Recent reports of the thaw in the chilled relations between Qatar and the countries of the GCC previously boycotting Qatar are welcome news to businesses operating in the Gulf.

The normalization of political relations between the GCC countries pursuant to the AlUla Declaration that was signed in the first week of January 2021 in the Kingdom of Saudi Arabia could result in the impacts to businesses highlighted below.

Although it remains unclear at this time how each country will respond to such a rapprochement, anticipating how normalization might affect such matters as trade routes, immigration, and investment should assist businesses in recognizing opportunities and mitigating risks.

Commercial Relations

Over the course of the embargo against Qatar, businesses operating throughout the Gulf have faced disruptions to, among other things, supply routes, transportation, recruitment, and scheduling obligations. Parties have sought to accommodate the impacts of these disruptions through contractual provisions aimed at providing relief to harmed parties.  These “workaround” provisions have resulted in increased costs to business operations, development projects, and ultimately the public at large, throughout the Gulf.

Businesses should consider reviewing current contract obligations and how they would be affected by the elimination of embargo related disruptions.  Parties may desire to enter into Letters of Intent or Memoranda of Understanding to specify actions that would be implemented upon a lifting of restrictions.

Contracts that were suspended or terminated for force majeure (or other) causes could be revisited to explore their ability to be reinstated.  Where contracts provided extraordinary modes of performance to deal with disruptions to normal operating methods, parties may revert to the original means of contractual performance.

Regional rights (such as those in agency or franchising) could be negotiated with more mutually beneficial terms considering the elimination of restrictions to travel and other impediments.

The cost of insurance for ongoing projects in the GCC may be reduced reflecting a lessening of project risks, thereby reducing costs.

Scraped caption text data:
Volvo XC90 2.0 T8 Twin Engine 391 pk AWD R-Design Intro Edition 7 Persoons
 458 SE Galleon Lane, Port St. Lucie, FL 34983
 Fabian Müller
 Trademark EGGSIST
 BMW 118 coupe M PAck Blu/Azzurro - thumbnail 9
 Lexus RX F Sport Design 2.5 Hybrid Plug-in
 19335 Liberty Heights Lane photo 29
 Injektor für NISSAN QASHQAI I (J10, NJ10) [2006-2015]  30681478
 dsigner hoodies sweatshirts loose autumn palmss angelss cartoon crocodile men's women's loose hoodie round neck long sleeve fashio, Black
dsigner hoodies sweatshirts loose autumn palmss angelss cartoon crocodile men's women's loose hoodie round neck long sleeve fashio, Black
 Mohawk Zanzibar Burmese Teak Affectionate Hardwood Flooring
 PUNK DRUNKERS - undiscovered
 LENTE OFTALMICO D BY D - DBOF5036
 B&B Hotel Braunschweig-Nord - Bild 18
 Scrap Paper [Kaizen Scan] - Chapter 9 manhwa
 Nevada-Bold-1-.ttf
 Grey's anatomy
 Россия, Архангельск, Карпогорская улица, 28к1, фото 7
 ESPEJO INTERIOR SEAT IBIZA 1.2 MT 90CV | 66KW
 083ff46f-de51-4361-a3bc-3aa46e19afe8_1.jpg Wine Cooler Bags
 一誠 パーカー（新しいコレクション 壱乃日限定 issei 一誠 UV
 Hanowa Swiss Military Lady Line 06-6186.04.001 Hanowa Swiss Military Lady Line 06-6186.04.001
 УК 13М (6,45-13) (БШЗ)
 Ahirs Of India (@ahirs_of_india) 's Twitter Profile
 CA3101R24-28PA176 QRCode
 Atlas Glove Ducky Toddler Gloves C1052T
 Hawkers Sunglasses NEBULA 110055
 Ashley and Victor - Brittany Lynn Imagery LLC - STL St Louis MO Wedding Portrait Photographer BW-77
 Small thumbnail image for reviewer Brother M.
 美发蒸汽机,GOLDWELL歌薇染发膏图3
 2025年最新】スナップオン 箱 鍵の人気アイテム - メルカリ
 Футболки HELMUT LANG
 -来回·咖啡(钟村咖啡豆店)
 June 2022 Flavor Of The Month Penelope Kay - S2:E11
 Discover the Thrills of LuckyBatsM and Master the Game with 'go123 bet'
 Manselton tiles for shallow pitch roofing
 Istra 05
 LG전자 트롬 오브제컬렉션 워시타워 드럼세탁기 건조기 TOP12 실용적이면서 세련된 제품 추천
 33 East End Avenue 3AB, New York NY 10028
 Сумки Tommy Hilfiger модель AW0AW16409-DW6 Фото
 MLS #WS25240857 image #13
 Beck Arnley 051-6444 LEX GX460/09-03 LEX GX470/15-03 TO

> **Task instructions**
Pick up the text on the GCC's normalization of relations with Qatar after its last sentence, on insurance costs, and continue it.

> **Reply**
Parties deterred from bidding on projects in a particular GCC country due to political concerns, may revisit tender opportunities in these countries.  Businesses may also seek to reestablish relations with business partners in those countries where operations have been suspended.

Trade Routes

The embargo negatively affected imports into Qatar from countries previously supplying goods and services, including Saudi Arabia, Germany, China and the United States. Those countries which realized increased trade relations include India and Turkey.  These disruptions to normal trade routes resulted in part from the closure of the border between Saudi Arabia and Qatar, and the rerouting of goods through ports friendly to Qatar.

For global exporters who utilize the Jebel Ali port as a single point-of-entry to the GCC market, the normalization of GCC relations could result in reinstating efficient access to all markets within the GCC, as the Saudi-Qatar border reopens for sea-land transport.  In addition, the ability to freely access all GCC ports would eliminate current port restrictions limiting imports from foreign markets such as India and China.

Immigration and Recruitment

Businesses adapted to the restrictions imposed by the embargo by, in some cases, revising internal governance structures.  These revisions were needed to comply with new rules on authorized signatories for labor contracts, bank accounts, and immigration documents. As these rules may ease with a normalization of relations, businesses may wish to revert to more efficient governance structures.

Businesses may also benefit from an easing of restrictions imposed by various GCC countries which limit immigration from specified countries and affect the rights of foreigners to reside in each country.

Enforcement

The ability to seek enforcement of judgments in each country of the GCC should be enhanced with a normalization of relations.  As embassies closed during the embargo reopen throughout the GCC countries, the ability to obtain attestation and other services required in the enforcement of foreign judgments will be restored.

In addition, arbitral forums for dispute resolution located in the GCC, such as the Arbitration Centre within the Dubai International Financial Centre, may see an increase in regional cases as parties seek to avoid the higher cost of arbitration in European venues.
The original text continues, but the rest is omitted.